The child approached them quite slowly. It stood over them, staring at them. Sarah stared back at it, marvelling at its beauty, paralysed by the horror of it.
She thought for a moment that it was going to spare them; but she was her father’s daughter, a Lewandowicz, and she knew that Mr Okun had fed it and cared for it and given it a solemn duty of revenge. It lifted its bloodied knife, and she closed her eyes and waited for the blow.
It was then, walking at a pace that was almost leisurely, that Marek appeared.
‘Are you there?’ he said, his voice echoing in the tunnel. ‘Miss Leonard? Komisarz Rej? I followed your arrows!’
Sarah opened her eyes. ‘Marek! No!’ she screamed. ‘The Executioner’s here!’
Marek came running the last few metres. He saw Sarah and Rej and the Executioner, and he stood there, open-mouthed.
‘Run!’ Sarah told him.
But Marek stayed where he was, and reached inside his T-shirt, and lifted out the little silver cross that the waitress in the Welcome Bar had given him. Sarah looked at him in astonishment. ‘That won’t work,’ she told him, her voice wavering. ‘For God’s sake, that won’t work.’
‘It was blessed by the Pope,’ said Marek. ‘It’s the sign of God, and it was blessed by the Pope.’
He approached the child, standing so near that the child could easily have cut off his head. He lifted the cross until it was only a few centimetres from the child’s face. The child didn’t move.
‘Why don’t you rest?’ Marek told it. ‘Why don’t you give yourself some peace? Don’t you think you’ve lived long enough and killed enough people? This wasn’t what your fathers wanted, was it, when they made you? They wanted you to protect people, not to murder them. It’s time you stopped. It’s time you put down that knife and rested.’
‘Don’t you listen to him!’ shouted Mr Okun. ‘He’s a deceiver! He’s telling you lies!’r />
The child stared at the cross, unblinking.
Marek said, with increasing desperation, ‘It’s over, don’t you understand? What you’ve been doing – killing people – that isn’t God’s work!’
The child slowly raised his knife and Sarah thought, Oh, no, we were wrong about the holy relics; we were wrong about the icon. This creature has lived under the ground for hundreds and hundreds of years. It won’t be deterred by anything.

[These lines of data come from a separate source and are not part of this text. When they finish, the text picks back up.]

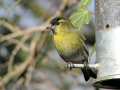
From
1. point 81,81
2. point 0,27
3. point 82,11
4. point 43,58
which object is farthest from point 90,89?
point 82,11

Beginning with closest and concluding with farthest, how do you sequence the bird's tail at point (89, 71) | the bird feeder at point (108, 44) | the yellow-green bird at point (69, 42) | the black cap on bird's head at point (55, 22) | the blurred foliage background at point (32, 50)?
the bird feeder at point (108, 44)
the bird's tail at point (89, 71)
the yellow-green bird at point (69, 42)
the black cap on bird's head at point (55, 22)
the blurred foliage background at point (32, 50)

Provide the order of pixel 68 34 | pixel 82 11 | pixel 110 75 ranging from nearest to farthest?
pixel 110 75 < pixel 82 11 < pixel 68 34

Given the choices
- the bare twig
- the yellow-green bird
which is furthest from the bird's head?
the bare twig

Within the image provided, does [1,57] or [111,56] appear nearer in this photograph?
[111,56]

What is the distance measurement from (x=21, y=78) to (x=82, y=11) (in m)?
1.95

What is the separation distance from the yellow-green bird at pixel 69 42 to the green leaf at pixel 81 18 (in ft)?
A: 1.27

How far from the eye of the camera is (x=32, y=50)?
294 inches

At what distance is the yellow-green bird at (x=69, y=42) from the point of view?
6.16 m

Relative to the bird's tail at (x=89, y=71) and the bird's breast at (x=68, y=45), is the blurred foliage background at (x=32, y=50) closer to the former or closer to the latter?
the bird's breast at (x=68, y=45)

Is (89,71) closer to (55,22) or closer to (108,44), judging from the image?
(108,44)

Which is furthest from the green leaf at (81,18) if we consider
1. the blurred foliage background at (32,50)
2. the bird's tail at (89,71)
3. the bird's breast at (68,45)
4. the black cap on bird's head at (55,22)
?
the blurred foliage background at (32,50)

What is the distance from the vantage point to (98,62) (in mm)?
5543

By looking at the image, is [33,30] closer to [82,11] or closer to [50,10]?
[50,10]

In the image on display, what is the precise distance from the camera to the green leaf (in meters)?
5.65
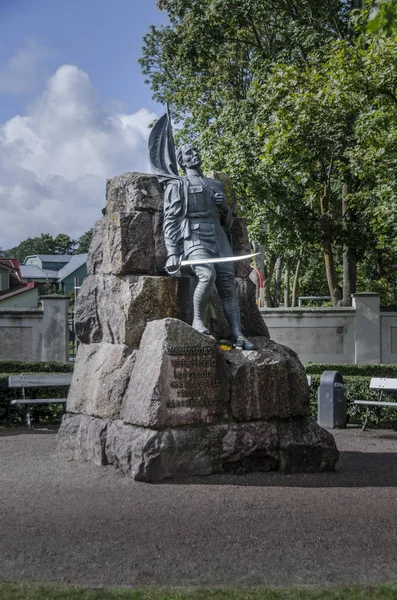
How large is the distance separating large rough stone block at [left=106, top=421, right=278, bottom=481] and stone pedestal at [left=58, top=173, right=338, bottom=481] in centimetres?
1

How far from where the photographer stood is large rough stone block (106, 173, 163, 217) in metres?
9.57

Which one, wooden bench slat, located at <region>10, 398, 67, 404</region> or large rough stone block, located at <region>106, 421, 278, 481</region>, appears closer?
large rough stone block, located at <region>106, 421, 278, 481</region>

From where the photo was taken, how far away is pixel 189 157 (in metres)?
9.81

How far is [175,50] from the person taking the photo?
27.0 m

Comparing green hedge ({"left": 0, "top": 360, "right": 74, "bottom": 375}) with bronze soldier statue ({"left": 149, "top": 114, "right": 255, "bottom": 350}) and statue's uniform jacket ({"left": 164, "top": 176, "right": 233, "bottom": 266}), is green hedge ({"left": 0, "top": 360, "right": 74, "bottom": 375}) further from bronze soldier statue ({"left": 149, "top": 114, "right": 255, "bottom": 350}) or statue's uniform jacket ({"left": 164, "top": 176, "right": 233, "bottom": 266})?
statue's uniform jacket ({"left": 164, "top": 176, "right": 233, "bottom": 266})

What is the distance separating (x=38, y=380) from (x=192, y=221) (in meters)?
5.40

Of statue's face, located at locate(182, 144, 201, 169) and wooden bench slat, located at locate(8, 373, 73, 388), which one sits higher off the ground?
statue's face, located at locate(182, 144, 201, 169)

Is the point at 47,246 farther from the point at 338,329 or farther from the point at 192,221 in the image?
the point at 192,221

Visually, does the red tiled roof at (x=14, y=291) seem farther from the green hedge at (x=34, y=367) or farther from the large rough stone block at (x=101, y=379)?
the large rough stone block at (x=101, y=379)

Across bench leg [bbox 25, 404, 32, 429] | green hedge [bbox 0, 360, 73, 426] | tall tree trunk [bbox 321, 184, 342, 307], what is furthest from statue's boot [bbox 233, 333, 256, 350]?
tall tree trunk [bbox 321, 184, 342, 307]

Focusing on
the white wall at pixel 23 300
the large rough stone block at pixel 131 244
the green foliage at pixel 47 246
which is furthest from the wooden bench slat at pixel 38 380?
the green foliage at pixel 47 246

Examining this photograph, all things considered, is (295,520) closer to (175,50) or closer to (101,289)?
(101,289)

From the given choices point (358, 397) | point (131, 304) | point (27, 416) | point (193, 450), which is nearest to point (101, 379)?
point (131, 304)

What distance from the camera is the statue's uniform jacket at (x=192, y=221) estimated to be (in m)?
9.30
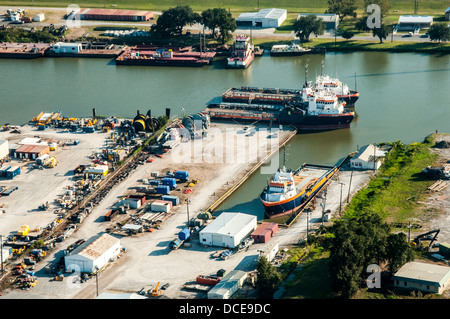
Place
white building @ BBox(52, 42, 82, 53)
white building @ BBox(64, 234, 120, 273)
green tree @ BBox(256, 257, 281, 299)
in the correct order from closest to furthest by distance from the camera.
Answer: green tree @ BBox(256, 257, 281, 299) → white building @ BBox(64, 234, 120, 273) → white building @ BBox(52, 42, 82, 53)

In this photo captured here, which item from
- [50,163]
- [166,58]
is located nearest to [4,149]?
[50,163]

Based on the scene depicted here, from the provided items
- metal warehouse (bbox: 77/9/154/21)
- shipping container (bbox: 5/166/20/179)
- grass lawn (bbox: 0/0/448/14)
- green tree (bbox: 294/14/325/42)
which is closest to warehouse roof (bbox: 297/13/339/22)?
grass lawn (bbox: 0/0/448/14)

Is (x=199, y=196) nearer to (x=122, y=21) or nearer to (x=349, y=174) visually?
(x=349, y=174)

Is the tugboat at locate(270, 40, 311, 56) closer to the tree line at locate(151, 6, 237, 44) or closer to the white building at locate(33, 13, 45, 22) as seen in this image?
the tree line at locate(151, 6, 237, 44)

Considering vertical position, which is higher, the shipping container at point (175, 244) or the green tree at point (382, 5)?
the green tree at point (382, 5)

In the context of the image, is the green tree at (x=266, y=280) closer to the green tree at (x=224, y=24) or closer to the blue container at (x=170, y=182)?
the blue container at (x=170, y=182)

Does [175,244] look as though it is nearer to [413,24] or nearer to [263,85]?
[263,85]

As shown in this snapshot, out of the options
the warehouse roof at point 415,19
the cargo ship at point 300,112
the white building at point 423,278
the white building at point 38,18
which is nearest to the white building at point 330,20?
the warehouse roof at point 415,19
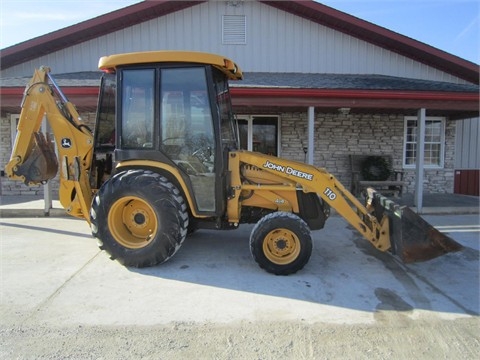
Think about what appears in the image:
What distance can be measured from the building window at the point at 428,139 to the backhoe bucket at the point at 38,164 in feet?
30.9

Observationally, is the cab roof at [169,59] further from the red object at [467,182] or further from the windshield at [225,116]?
the red object at [467,182]

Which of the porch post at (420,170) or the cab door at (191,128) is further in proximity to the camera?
the porch post at (420,170)

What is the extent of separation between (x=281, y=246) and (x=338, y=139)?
6.93 metres

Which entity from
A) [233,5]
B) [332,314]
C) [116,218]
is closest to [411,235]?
[332,314]

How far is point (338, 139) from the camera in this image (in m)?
10.3

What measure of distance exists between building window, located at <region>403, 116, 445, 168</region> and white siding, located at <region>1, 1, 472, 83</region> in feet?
7.81

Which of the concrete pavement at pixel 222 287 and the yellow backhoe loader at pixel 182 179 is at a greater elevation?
the yellow backhoe loader at pixel 182 179

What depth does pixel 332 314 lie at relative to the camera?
10.4 ft

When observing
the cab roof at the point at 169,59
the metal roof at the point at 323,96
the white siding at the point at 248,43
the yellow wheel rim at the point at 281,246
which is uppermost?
→ the white siding at the point at 248,43

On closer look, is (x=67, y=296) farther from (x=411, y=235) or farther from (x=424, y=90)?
(x=424, y=90)

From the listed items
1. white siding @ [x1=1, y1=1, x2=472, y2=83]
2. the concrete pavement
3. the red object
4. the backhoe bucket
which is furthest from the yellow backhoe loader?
the red object

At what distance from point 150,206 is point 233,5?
822 cm

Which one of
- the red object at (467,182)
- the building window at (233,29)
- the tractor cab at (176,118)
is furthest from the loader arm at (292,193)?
the red object at (467,182)

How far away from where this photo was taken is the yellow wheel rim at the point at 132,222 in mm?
4234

Marek took one step back, and then another, and the child came after him, its knife lifted higher and higher. Almost screaming, Mr Okun called out, ‘You see! You won’t stop him with that because you don’t believe in it! His faith is total! His faith can never be shaken!’

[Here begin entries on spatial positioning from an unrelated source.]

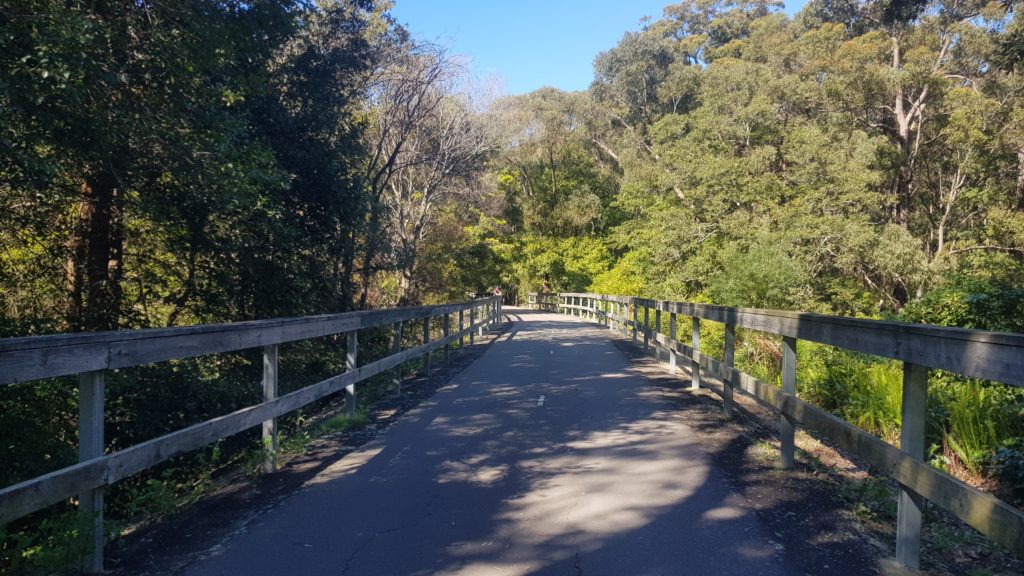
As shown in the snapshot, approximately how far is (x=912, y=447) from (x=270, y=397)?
5099 mm

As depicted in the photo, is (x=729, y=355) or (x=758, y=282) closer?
(x=729, y=355)

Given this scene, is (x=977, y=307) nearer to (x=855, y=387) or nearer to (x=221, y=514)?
(x=855, y=387)

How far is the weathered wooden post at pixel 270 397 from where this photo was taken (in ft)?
21.0

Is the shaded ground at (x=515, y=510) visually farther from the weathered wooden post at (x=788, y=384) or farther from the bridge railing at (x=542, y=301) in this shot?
the bridge railing at (x=542, y=301)

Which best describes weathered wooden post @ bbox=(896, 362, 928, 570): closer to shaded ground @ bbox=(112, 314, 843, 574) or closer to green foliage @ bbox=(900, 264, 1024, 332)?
shaded ground @ bbox=(112, 314, 843, 574)

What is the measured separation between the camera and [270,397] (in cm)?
642

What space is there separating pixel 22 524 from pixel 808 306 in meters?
21.0

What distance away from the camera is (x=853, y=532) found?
4844 millimetres

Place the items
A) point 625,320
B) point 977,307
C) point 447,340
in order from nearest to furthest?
point 977,307, point 447,340, point 625,320

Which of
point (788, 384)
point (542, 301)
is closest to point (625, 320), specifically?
point (788, 384)

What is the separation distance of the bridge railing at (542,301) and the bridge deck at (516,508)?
139ft

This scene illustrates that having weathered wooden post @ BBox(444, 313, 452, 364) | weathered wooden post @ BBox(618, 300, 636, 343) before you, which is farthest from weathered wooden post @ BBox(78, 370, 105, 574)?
weathered wooden post @ BBox(618, 300, 636, 343)

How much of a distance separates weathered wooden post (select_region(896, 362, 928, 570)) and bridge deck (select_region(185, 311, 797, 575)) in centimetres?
69

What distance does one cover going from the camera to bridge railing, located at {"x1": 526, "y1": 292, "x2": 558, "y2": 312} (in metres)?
51.8
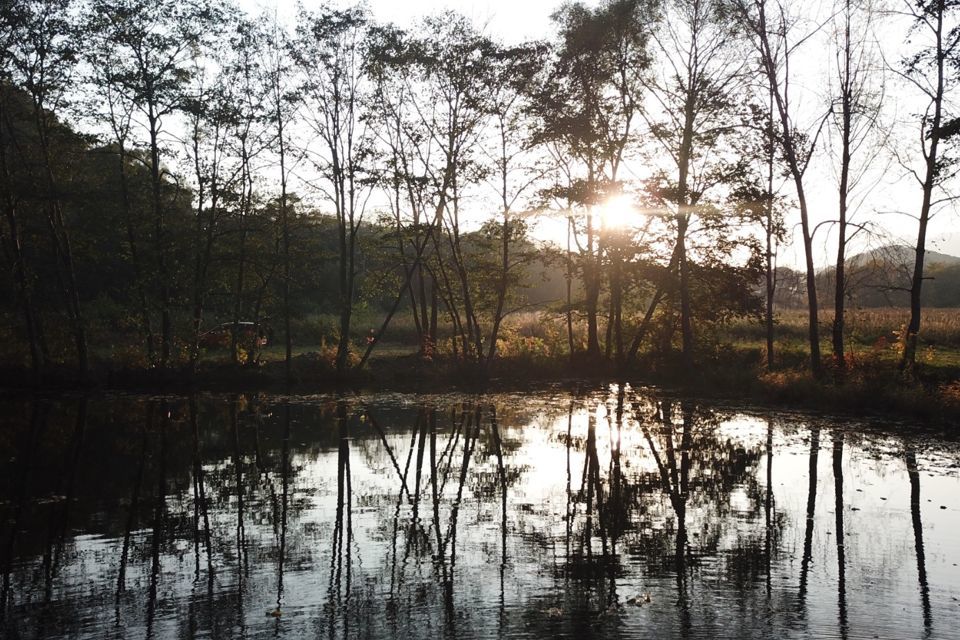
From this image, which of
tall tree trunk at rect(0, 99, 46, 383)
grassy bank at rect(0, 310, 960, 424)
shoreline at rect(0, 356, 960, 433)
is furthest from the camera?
tall tree trunk at rect(0, 99, 46, 383)

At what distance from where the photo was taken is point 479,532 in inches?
427

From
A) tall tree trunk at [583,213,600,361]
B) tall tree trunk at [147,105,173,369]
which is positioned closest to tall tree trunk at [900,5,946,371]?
tall tree trunk at [583,213,600,361]

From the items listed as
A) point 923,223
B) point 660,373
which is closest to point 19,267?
point 660,373

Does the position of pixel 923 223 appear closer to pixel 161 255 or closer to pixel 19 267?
pixel 161 255

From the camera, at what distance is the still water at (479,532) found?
775 cm

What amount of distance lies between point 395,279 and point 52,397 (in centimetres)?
1484

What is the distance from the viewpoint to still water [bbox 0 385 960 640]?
7.75 m

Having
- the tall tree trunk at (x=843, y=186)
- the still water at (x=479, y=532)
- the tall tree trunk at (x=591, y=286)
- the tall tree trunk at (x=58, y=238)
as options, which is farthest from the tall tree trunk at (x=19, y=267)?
the tall tree trunk at (x=843, y=186)

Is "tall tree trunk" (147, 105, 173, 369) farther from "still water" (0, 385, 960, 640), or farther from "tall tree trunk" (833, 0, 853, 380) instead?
"tall tree trunk" (833, 0, 853, 380)

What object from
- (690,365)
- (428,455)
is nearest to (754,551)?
(428,455)

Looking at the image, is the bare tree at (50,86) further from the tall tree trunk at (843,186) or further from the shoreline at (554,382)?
the tall tree trunk at (843,186)

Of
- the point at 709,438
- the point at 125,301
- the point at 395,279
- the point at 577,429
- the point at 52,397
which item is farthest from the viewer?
the point at 395,279

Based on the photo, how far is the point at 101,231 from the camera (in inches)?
1265

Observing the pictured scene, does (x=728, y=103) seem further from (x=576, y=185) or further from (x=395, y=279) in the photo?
(x=395, y=279)
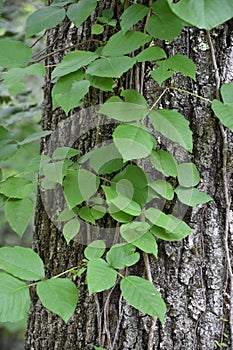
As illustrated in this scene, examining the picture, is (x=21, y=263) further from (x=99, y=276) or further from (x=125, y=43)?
(x=125, y=43)

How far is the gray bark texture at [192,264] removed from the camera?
3.72 ft

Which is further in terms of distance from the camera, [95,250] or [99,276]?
[95,250]

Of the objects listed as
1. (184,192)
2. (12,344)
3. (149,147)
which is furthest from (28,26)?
(12,344)

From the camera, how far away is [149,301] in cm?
94

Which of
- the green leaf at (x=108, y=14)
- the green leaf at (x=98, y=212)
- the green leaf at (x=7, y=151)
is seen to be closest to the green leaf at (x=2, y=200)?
the green leaf at (x=7, y=151)

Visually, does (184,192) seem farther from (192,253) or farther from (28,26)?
(28,26)

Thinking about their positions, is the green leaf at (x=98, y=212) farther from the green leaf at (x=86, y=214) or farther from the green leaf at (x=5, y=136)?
the green leaf at (x=5, y=136)

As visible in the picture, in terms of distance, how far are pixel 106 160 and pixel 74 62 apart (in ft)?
0.85

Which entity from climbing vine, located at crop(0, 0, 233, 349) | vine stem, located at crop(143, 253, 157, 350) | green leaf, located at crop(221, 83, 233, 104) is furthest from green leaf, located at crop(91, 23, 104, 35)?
vine stem, located at crop(143, 253, 157, 350)

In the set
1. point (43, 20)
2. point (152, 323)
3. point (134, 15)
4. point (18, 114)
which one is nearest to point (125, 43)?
point (134, 15)

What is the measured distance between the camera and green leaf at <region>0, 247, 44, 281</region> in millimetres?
949

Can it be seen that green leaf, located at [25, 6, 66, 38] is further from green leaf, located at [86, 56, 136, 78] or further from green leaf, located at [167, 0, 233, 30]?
green leaf, located at [167, 0, 233, 30]

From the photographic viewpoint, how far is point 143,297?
95 centimetres

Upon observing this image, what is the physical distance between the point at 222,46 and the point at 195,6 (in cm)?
40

Marek’s hand began to waver. He glanced back at Sarah and Rej and his eyes were wide with fear. Of course, thought Sarah. Father Xawery believed implicitly in the relic that he carried; and I believe in the Blessed Virgin Mary – but poor Marek doesn’t really believe at all.
She stood up, her heart pumping, and cried out, ‘I believe!’
But before she could take a step forward, she felt somebody pulling at her arm. It was Rej – his face white with shock, his shoulder bleeding, but with an extraordinary expression on his face, eyes staring, almost alight. ‘Stay here,’ he said, hoarsely.
He walked towards Marek until he was standing beside him. Marek looked at him nervously, but Rej kept his eyes on the child, with his upraised knife. He probably could have cut off both of their heads with a single blow, and he drew his arm back even further. But for some reason he hesitated.
Rej took the cross out of Marek’s hand and held it up.
‘I believe,’ he said, with a note of triumph in his voice. ‘Until I saw you, I believed in nothing. I didn’t believe in God and I didn’t believe in the Holy Spirit. But now I do, completely – and it’s you – you’ve shown me that it’s true!’
The child stayed where it was, frozen.
‘I believe!’ Rej shouted at it. ‘You’ve done what you were always supposed to do! You’ve carried the word of God! You’ve converted me!’
There was a long, stretched-out moment when Sarah was sure that the child was going to kill him in front of her eyes. Even Marek stepped back.